The most powerful motivating force in a young persons mind is peer pressure, and the boy had no other so-called friends. What else was he to do? He did not want to be labeled a coward, so he approached the home with weak legs and clammy hands. Every step was agony, his feet being weighed down by imaginary stones and his legs weak as if he had just sprinted a country mile. He reached the gate and stretched out a hand to touch it. His fingers were met with an unnatural cold that radiated throughout the steel. It was almost unbearable to touch, and thoughts of dread raced deep within his mind. Images of death and despair flashed before his eyes, of unholy creatures that God himself had abandoned twisted and perverted beyond their natural form. He did not want to continue this endeavor, but the jeering of his friends gave him a fire in his belly that motivated him. He made it through the gate and past the uncut grass came upon the front door, large and rotting. It had flecks of paint that suggested it had once been beautifully painted with vibrant shades of maroon and violet. The door knob was rusted to all hell, and it was a miracle it was still attached to the door at all. He reached out and turned it, and tried pushing the door open. It wouldn’t budge an inch, and a sigh of relief raced through him. He did not have to go into the house after all, and now he had a reasonable excuse. He turned his back on the old home and made his way back across the street but as he walked away, the door creaked open slowly.
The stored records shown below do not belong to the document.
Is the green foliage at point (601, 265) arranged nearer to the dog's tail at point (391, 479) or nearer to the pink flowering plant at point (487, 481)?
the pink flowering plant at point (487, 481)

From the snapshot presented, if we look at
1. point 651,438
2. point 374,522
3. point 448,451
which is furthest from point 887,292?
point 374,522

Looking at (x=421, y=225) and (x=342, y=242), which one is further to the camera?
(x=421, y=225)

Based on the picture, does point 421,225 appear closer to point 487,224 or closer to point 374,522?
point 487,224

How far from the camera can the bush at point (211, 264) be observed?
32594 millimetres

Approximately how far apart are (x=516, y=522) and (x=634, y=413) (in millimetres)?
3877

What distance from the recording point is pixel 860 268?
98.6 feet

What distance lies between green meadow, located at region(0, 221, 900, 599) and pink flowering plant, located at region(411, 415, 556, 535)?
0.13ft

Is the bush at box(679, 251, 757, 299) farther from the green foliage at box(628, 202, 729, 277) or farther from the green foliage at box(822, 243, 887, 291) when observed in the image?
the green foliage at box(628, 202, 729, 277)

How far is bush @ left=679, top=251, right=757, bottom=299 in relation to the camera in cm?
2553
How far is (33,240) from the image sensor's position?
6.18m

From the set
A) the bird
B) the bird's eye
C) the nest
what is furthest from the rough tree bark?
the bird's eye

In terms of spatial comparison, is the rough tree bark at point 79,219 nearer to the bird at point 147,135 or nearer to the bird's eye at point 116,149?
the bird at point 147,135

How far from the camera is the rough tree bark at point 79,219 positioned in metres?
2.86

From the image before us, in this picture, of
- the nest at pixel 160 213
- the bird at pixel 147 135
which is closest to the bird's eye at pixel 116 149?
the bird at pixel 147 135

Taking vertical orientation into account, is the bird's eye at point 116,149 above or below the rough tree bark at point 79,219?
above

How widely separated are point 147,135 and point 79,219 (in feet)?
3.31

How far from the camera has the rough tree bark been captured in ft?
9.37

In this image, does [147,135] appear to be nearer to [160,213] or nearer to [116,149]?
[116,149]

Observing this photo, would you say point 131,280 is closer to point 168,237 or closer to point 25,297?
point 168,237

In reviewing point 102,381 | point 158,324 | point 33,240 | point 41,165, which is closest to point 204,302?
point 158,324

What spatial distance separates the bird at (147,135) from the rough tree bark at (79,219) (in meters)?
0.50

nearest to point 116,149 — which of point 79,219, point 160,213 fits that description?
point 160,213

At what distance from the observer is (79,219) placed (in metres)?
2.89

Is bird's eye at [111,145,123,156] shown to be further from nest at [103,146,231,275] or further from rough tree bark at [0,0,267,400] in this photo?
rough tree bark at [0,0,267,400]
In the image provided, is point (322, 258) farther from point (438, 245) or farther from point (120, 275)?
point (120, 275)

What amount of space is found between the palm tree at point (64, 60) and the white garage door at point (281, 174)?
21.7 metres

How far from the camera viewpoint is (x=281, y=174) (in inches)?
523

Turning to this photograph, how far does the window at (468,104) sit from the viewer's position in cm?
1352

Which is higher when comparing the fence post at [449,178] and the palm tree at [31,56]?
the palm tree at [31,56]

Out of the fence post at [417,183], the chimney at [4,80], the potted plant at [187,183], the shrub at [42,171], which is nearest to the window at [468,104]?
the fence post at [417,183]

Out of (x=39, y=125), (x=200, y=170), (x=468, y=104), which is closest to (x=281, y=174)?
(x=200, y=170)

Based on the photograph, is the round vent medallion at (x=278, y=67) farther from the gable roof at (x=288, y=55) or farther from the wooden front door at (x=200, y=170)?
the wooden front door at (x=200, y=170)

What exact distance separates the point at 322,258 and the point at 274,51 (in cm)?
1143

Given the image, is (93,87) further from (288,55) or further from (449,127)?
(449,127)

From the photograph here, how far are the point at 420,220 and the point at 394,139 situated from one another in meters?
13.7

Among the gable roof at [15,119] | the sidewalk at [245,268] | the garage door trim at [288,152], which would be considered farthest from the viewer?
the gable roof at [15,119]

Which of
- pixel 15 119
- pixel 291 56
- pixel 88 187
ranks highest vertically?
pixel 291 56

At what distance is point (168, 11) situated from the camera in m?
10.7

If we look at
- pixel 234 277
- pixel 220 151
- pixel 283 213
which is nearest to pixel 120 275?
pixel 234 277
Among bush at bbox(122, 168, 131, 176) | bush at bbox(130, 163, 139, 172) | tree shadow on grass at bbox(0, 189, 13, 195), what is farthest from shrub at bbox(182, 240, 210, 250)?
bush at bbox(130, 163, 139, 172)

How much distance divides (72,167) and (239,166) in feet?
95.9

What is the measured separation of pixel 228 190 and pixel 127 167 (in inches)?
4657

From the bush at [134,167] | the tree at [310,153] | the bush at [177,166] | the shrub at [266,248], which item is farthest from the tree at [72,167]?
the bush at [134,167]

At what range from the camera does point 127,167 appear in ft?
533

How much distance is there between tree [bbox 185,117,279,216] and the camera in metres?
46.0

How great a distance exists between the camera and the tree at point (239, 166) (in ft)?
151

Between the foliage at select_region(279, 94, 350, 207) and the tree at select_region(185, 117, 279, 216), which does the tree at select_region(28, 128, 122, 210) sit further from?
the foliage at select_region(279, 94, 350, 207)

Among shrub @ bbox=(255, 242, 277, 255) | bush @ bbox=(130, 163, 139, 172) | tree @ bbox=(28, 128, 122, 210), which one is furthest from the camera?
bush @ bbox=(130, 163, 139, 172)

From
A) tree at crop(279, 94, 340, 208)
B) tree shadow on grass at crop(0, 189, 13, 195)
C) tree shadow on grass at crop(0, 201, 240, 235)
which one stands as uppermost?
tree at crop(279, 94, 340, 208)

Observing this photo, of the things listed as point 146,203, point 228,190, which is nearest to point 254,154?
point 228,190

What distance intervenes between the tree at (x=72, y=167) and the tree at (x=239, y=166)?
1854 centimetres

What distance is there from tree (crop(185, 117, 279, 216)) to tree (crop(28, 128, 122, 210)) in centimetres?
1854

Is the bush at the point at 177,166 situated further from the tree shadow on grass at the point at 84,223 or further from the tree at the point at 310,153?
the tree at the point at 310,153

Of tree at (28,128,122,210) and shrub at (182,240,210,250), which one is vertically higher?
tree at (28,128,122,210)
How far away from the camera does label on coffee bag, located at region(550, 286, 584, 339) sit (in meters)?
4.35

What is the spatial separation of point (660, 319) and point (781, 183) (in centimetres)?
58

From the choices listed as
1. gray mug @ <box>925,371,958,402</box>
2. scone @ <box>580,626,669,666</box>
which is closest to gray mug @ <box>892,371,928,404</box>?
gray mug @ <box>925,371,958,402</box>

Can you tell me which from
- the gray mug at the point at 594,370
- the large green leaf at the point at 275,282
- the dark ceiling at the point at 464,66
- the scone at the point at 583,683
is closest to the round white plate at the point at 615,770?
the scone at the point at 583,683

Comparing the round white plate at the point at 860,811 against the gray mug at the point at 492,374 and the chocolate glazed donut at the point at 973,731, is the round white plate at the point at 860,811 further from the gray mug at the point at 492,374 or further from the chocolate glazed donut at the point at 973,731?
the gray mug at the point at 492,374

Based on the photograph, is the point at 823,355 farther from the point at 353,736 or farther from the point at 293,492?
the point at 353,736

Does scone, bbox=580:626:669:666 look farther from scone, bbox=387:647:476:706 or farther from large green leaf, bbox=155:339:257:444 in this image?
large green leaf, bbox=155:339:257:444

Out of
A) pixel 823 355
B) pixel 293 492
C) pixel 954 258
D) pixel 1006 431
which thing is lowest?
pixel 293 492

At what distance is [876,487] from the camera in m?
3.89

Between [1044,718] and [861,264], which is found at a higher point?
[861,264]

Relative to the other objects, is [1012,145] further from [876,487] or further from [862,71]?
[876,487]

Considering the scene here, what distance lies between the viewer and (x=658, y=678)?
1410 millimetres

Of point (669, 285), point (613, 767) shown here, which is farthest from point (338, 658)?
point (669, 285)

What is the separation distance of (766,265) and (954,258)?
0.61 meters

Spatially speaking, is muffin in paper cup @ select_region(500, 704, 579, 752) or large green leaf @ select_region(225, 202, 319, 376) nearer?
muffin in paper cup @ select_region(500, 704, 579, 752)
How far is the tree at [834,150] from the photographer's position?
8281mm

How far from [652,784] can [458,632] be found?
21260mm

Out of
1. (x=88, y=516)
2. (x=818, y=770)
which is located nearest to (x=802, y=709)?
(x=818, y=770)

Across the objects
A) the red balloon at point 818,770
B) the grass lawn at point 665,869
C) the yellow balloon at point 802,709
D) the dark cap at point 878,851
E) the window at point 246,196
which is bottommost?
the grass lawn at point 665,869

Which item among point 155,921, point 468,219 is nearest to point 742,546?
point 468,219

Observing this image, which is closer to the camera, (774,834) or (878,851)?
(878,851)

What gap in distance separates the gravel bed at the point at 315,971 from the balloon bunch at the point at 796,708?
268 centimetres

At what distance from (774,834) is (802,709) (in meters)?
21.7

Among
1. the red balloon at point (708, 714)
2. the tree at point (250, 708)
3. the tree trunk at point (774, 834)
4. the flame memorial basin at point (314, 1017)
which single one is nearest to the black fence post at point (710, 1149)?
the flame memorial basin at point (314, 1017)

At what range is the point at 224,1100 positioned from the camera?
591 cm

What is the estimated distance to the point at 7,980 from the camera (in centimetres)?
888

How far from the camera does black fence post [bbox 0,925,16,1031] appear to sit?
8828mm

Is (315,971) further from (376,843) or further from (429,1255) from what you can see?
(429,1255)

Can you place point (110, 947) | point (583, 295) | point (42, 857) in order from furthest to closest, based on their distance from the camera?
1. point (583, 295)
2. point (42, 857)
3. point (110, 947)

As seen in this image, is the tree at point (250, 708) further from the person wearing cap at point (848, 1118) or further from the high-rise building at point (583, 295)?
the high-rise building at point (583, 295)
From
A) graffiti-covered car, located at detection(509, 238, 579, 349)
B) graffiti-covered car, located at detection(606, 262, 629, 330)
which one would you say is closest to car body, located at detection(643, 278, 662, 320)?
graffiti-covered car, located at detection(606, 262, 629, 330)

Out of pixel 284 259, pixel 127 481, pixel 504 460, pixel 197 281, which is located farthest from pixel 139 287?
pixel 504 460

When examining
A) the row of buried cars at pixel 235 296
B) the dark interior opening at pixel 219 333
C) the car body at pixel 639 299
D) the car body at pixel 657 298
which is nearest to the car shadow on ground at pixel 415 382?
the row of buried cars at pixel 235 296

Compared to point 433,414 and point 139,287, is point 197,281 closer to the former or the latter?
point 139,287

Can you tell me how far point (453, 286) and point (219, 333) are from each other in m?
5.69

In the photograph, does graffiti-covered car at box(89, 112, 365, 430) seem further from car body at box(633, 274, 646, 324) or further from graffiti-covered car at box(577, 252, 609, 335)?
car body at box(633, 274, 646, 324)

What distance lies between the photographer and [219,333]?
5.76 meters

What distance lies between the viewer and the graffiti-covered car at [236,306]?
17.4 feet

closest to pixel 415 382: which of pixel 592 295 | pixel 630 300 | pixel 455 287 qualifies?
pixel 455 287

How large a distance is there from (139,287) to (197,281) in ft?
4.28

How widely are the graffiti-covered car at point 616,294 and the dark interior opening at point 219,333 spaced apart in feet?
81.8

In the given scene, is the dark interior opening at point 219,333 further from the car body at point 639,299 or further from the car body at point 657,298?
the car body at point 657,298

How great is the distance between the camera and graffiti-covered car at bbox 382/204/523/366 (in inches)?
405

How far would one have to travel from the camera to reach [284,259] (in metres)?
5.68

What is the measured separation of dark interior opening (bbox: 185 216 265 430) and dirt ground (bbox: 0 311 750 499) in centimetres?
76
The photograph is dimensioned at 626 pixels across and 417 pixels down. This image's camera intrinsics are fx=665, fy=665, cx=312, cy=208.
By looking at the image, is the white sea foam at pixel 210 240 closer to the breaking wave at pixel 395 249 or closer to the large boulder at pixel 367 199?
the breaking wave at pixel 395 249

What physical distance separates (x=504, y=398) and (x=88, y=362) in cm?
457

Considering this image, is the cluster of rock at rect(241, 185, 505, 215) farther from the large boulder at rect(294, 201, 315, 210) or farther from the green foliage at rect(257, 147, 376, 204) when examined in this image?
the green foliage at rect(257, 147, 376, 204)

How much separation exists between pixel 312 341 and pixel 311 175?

The rusty hinges on the door made the most eerie noise that he had ever heard come from a door, and suddenly a man appeared in the doorway. He was a squat and short man, with hairy arms and hairy legs. He wore a pig mask and a filthy butchers gown, but nothing else. His hair was long and greasy and red, and his bloodshot red eyes stared lifelessly from behind the mask. The gown had a myriad of stains on it, from blood to feces to anything in between. His hands were bloody, his fingernails filed with muck and blood. This was a madman, a man shunned by the highest Himself. He looked straight at the boy, and he made a low grumbling noise. He was no more than ten feet away from him, and the odor he omitted was unbearable. It was the same odor the house omitted, only more pungent and direct because of his distance from the boy.

With a speed that should not have been possible from a man of his stature, he ran at the boy. His stubby legs were more than enough to carry him to the boy. He snatched him up and let out a howl that echoed in the minds of the boys’ friends and created a sense of helplessness and dread as they watched their friend taken by the beast in human form. His hairy behind was the last thing they saw of the man as their friend was taken into the house. The boy was in such shock he could not even comprehend what had happened. In his mind, he was still on the street waking back to his disappointed friends. He saw none of the house, as it was pitch black inside.

No light from the outside world made it in here, and the stench grew greater with every step that was taken deeper in to the house. When they finally made it to the basement, the boy snapped out of his trance and began screaming. This startled the man, and he began screaming as well. He dragged the boy across the stone floor I attempt to shut him up, but to no avail. He resorted to just hitting him over the head and that seemed to do the trick.

The boy went unconscious. When he awoke, he was sitting in front of a sturdy oak door. He heard screams coming from the other side, unearthly screams that shook him to his core. The stench became unbearable as the door opened and he waited for his fate.